Nell miró en derredor. Lisa Ryan captó su mirada y levantó los pulgares para animarla. A principios del verano, Lisa había contactado con Nell, ofreciéndose para ayudarla en su campaña. Nell aceptó encantada y estaba feliz con los resultados obtenidos. El trabajo de Lisa fue incansable, pasando las noches en la oficina electoral, hablando con los votantes por teléfono o bien mandando pasquines electorales por correo.
Sus hijos habían pasado el verano en la costa con sus vecinos, Brenda Curren y su marido. Le parecía que lo mejor para ellos era que se alejaran del vecindario hasta que se enfriaran los efectos de la muerte de su padre. No había ido tan mal. El nombre de Jimmy Ryan formaba parte de los archivos de la policía, pero no sin llamar mucho la atención de la prensa.
«Los niños saben que su padre cometió un terrible error —le explicó cándidamente Lisa a Nell cuando se encontraron por primera vez tras los acontecimientos—. Pero también saben que acabaron con su vida porque estaba dispuesto a enfrentarse a ese error. Quería expiar su culpa. Sus últimas palabras fueron "Lo siento", y ahora sé lo que quería decir. Merece todo mi perdón.
Si Nell salía elegida, Lisa trabajaría junto a ella en su despacho de Nueva York. «Espero que suceda», pensó Nell mientras volvía a concentrarse en los monitores situados ante ella.
Sonó el teléfono. Lisa respondió y se dirigió hacia Nell.
—Era Ada Kaplan. Está rezando por que ganes. Dice que eres una santa.
Nell revendió la parcela Kaplan a Ada Kaplan por el mismo precio que Adam pagó. Posteriormente, Ada Kaplan se la vendió a Peter Lang por tres millones de dólares.
—No le diga una palabra a mi hijo —le hizo prometer—. Tendrá lo que es suyo y la diferencia irá destinada a la hermandad judía. El dinero servirá para ayudar a la gente necesitada.

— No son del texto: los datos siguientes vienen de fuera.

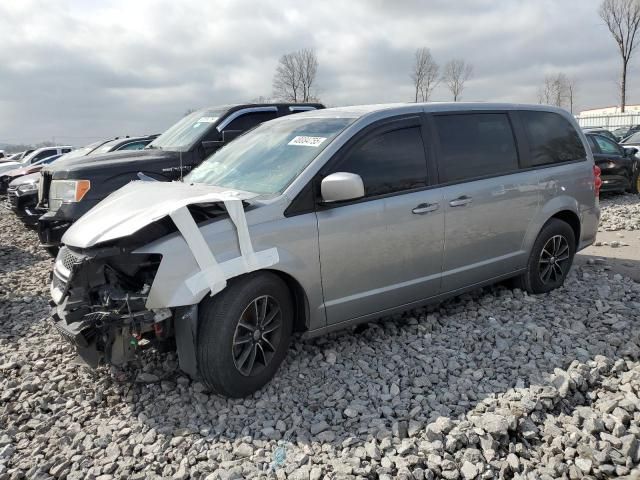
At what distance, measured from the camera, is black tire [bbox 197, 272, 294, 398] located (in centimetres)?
332

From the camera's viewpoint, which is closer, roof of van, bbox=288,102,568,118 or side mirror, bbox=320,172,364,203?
side mirror, bbox=320,172,364,203

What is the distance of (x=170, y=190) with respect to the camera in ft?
13.0

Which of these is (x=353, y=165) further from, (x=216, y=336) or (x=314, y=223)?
(x=216, y=336)

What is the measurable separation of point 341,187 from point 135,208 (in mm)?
1390

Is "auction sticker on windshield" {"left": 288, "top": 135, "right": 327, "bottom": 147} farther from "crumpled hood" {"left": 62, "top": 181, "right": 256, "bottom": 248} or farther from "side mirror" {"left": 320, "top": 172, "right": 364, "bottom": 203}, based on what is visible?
"crumpled hood" {"left": 62, "top": 181, "right": 256, "bottom": 248}

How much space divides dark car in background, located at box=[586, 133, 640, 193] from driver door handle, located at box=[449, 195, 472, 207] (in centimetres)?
970

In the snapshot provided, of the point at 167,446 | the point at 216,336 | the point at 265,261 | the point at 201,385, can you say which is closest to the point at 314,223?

—Vais cabeza con cabeza, Nell —dijo Mac, contrariado—. Los resultados serán más reñidos de lo esperado.
—Mac, ¿desde cuándo te inquietas mirando los resultados? —preguntó Nell, riendo.
—Desde que tú te presentaste. Quién lo hubiera dicho, va a ser a cara o cruz.
Eran las nueve y media. Media hora más tarde, llegó Dan. Se sentó junto a Nell y la rodeó con el brazo.
—Perdona por llegar tan tarde —dijo—. Atendí un par de emergencias. ¿Cómo va? ¿Debo tomarte el pulso?
—No te preocupes. Ya se me ha salido de las muñecas.
A las diez y media, los analistas políticos se decantaban a favor de Nell.
—Eso es. Arriba —musitó Mac.
A las once y media, el rival de Nell aceptaba ya su derrota. Los alaridos de alegría proferidos entre los presentes en la suite resonaron atronadoramente en el auditorio de abajo. Nell se mantuvo rodeada de aquellos a los que más quería en el mundo mientras el monitor enfocaba la multitud en la sala de baile del Roosevelt, celebrando la victoria de Nell. El gentío comenzó a entonar la canción himno de su campaña desde el día que la orquesta la interpretó, por primera vez, al anunciar ella su candidatura. Era uno de sus temas preferidos de principios de siglo, Espera a que salga el sol, Nellie.
Espera a que salga el sol, Nellie.
Cuando las nubes se disipen…
«Ya se han disipado», pensó…
Seremos felices, Nellie…
Prometidos tú y yo…
—Seguro —susurró Dan.
Así que espera hasta que salga el sol, Nellie, hasta pronto…
La canción terminó y la multitud rugió con aprobación. En la sala de baile, el director de campaña de Nell agarró el micrófono.
—Ha salido el sol —gritó—. Elegimos al presidente que queríamos, al senador que queríamos y ahora a la congresista que queríamos. —Entonces entonó—: ¡Queremos a Nell, queremos a Nell!
Cientos de voces se unieron al clamor.
—Venga, congresista MacDermott. Te están esperando —espetó Mac, urgiéndola hacia la puerta.
La agarró del brazo y la condujo ante sus votantes, mientras Dan, Liz y Gert le seguían.
—Bien, Nell, la primera cosa que yo haría en tu caso… —empezó a decir Mac.